La situation la plus évidente capable d'induire la souffrance dans une relation affective est bien entendu la mise en danger qui suit la fin d'une relation. « La souffrance sociale, » à savoir le sentiment qui suit le rejet, l'exclusion sociale ou la perte d'un être cher a été documentée par de nombreuses études de psychologie. Ces dernières montrent qu'elle est suffisamment intense pour induire un état physiologique proche de la souffrance physique. « Le lien social est si important pour la survie humaine que le signal de la douleur, qui attire l'attention de l'individu sur un dommage physique potentiel ou réel, peut être été utilisé par le système d'attachement social afin de nous avertir de dommages potentiels ou réels dans nos relations sociales, » explique le psychologue Jaak Panksepp dans son ouvrage Affective Neuroscience: The Foundations of Human and Animal Emotions (1998).
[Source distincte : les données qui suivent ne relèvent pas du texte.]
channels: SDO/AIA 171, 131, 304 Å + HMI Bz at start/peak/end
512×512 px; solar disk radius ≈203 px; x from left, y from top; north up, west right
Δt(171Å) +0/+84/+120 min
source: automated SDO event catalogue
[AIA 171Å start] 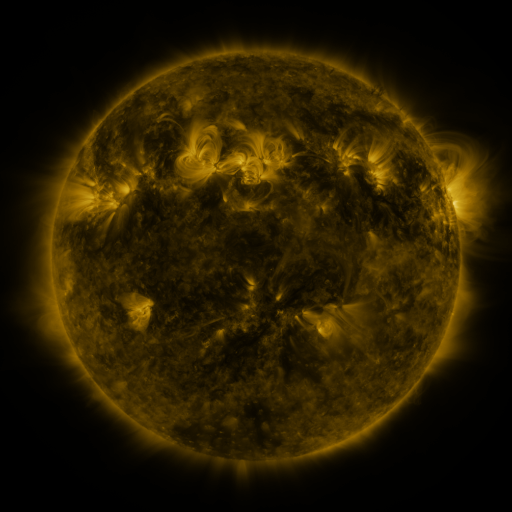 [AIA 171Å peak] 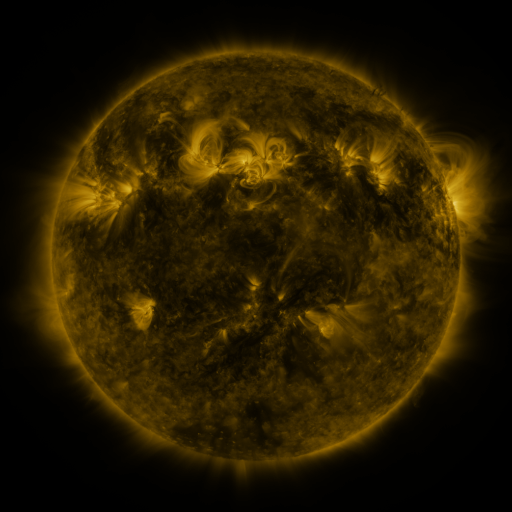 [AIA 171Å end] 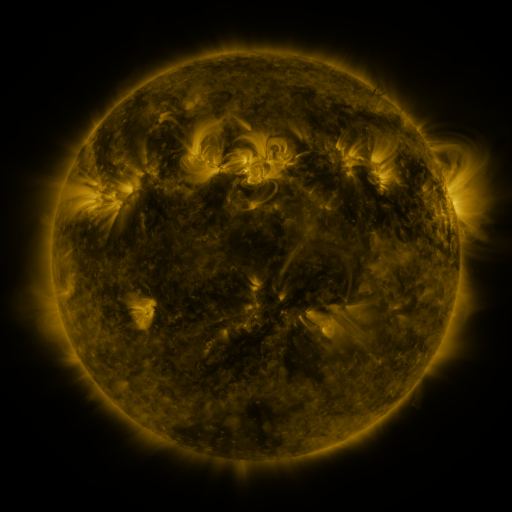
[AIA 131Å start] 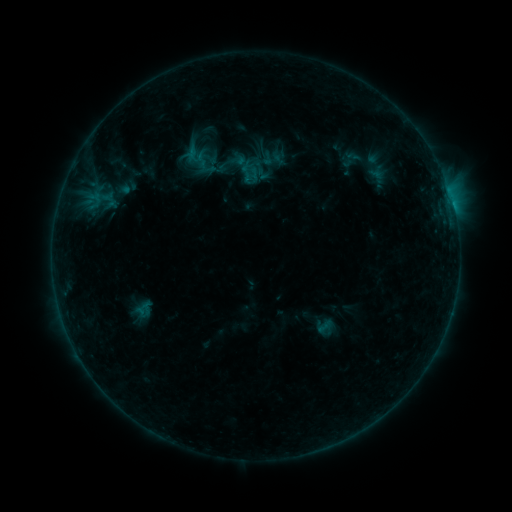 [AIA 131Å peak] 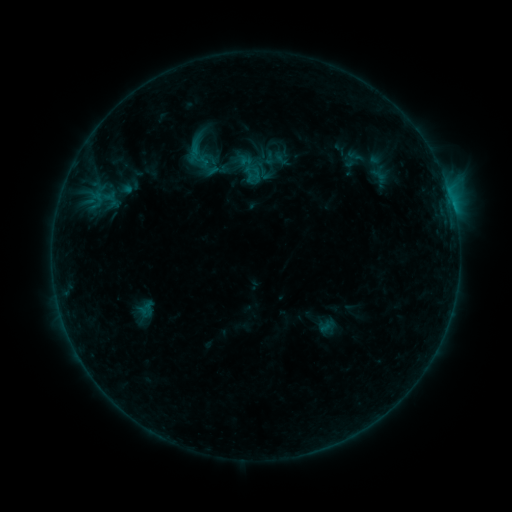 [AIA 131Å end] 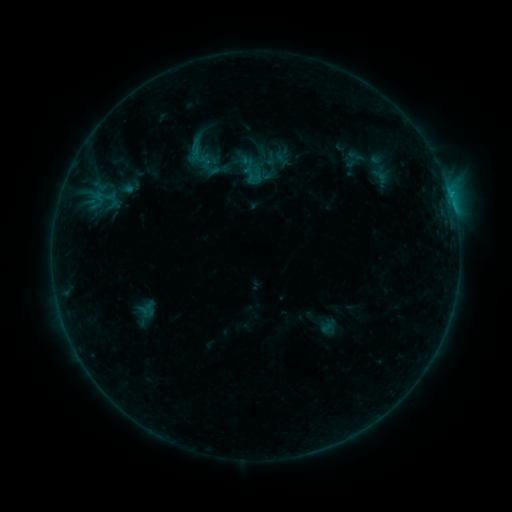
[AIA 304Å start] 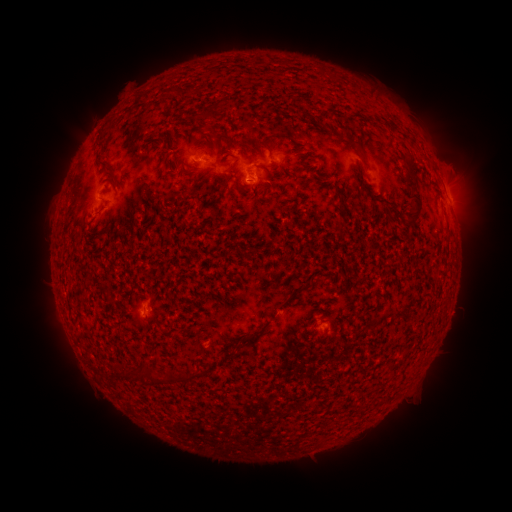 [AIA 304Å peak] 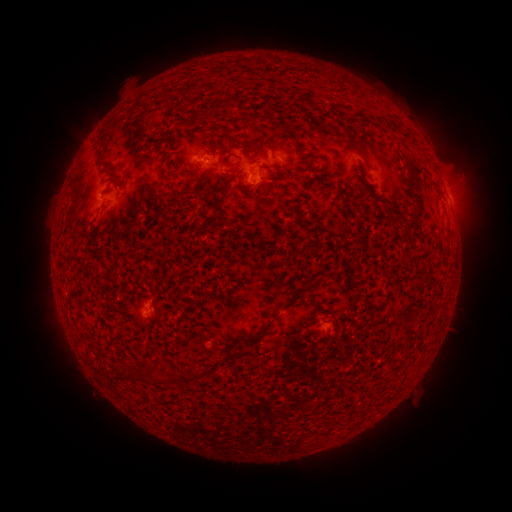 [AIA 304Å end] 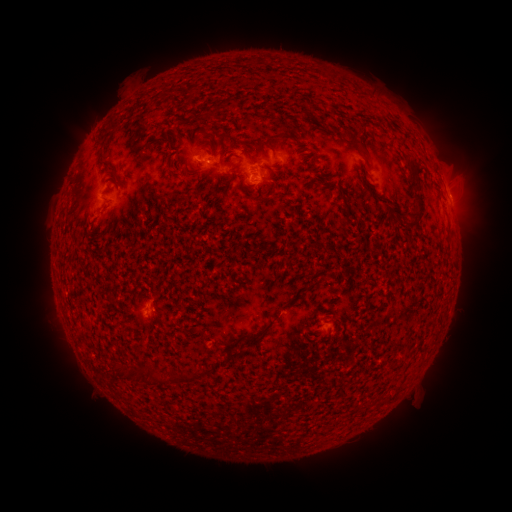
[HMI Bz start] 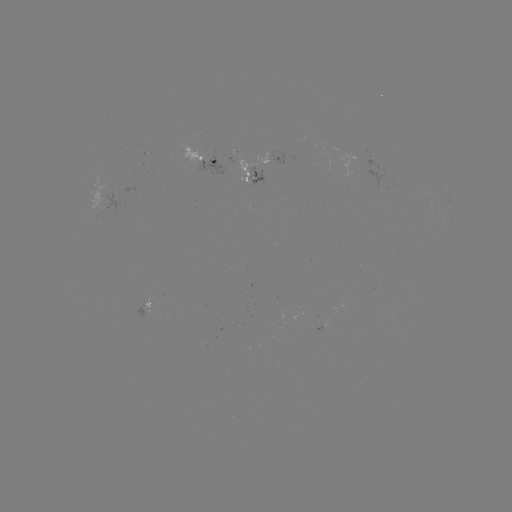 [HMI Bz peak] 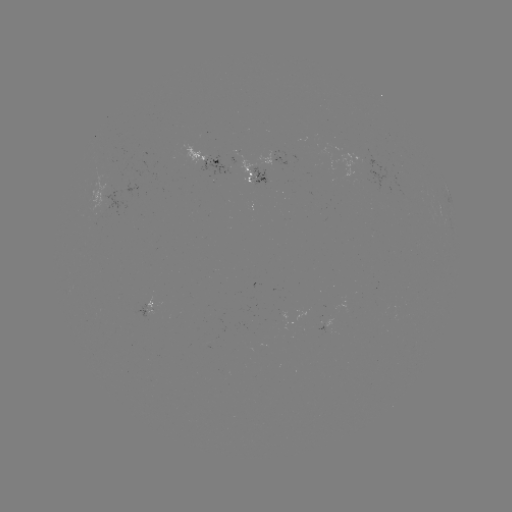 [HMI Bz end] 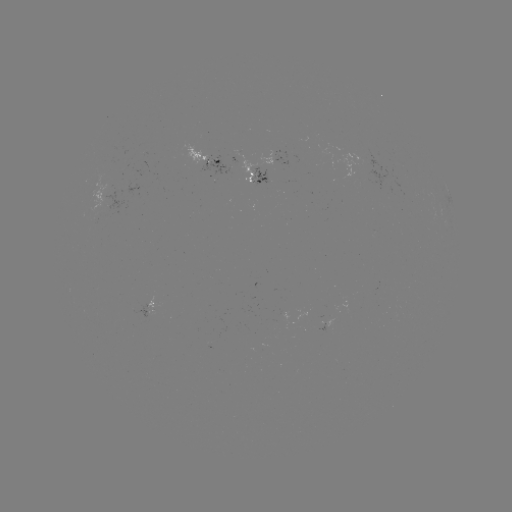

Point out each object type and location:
emerging-flux region: (206, 164)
En d'autres termes, la séparation d'un être cher (un enfant séparé de ses parents par exemple) est tout autant susceptible de mettre votre existence en péril qu'une maladie grave, et votre corps a intérêt à vous avertir du danger. Or, les occasions de séparation au cours d'une vie sont innombrables : guerre, maladie, voyages, migration, conflits, etc, etc. Autant d'occasion de souffrir en perspective.

Dans le cas de l'amour romantique, la construction du « lien » entre deux individus passe par des changements physiologiques et chimiques si importants que la passion amoureuse naissante a souvent été comparée à l'addiction à une drogue quelconque. En effet, l'émoi d'une rencontre romantique et sexuelle provoque une suractivité de l'amygdale cérébrale, la sécrétion d'adrénaline, de noradrénaline et de cortisol, les hormones habituellement impliquées dans la réponse au stress et dans les situations dangereuses en général.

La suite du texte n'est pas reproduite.